## TASK INPUT
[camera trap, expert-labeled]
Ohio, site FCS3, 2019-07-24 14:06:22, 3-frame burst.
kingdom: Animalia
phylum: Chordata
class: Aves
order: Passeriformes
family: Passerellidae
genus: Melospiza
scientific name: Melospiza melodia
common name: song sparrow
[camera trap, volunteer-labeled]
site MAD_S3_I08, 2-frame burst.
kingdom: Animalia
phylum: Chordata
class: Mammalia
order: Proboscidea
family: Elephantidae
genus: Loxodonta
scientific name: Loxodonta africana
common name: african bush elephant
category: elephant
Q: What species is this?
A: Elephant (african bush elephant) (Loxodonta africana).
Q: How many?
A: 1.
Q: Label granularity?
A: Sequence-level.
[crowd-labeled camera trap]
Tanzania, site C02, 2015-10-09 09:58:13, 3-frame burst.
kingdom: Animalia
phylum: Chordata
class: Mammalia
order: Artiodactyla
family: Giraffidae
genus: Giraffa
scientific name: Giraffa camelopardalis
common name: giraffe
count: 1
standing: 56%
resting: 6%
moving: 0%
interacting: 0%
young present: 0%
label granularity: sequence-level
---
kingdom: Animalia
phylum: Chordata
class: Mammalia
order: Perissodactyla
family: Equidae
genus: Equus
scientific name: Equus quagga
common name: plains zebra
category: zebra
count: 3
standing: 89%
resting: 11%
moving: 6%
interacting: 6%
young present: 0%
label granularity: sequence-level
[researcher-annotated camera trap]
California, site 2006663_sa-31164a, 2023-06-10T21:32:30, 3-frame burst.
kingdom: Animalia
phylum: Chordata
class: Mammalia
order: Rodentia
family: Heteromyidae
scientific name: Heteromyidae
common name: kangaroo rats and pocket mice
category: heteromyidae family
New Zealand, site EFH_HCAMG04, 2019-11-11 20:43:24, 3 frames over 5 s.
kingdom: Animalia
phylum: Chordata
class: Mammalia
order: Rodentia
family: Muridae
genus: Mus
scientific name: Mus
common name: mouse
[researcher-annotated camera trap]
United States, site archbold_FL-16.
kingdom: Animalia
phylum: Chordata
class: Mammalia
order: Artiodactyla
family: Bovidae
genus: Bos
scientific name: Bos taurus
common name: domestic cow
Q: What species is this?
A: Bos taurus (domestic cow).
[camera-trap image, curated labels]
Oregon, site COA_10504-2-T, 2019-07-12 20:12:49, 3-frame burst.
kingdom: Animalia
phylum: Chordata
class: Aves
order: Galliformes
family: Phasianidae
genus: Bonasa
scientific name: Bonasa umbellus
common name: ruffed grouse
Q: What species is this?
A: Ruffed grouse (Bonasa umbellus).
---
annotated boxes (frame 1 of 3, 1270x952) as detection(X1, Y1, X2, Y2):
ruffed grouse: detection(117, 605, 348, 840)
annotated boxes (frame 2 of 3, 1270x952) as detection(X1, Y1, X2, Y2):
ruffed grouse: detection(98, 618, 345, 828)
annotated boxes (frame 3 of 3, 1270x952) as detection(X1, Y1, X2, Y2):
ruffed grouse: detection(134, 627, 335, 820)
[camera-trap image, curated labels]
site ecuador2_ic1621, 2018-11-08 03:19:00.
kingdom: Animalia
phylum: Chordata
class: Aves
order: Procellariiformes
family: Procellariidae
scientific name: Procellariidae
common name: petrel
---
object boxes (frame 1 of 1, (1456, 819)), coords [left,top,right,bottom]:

## WHAT THIS TASK INVOLVES
Where the string "common" turns up in a line of the data above, copy that whole line.

## ANSWER BOX
common name: song sparrow
common name: african bush elephant
common name: giraffe
common name: plains zebra
common name: kangaroo rats and pocket mice
common name: mouse
common name: domestic cow
common name: ruffed grouse
common name: petrel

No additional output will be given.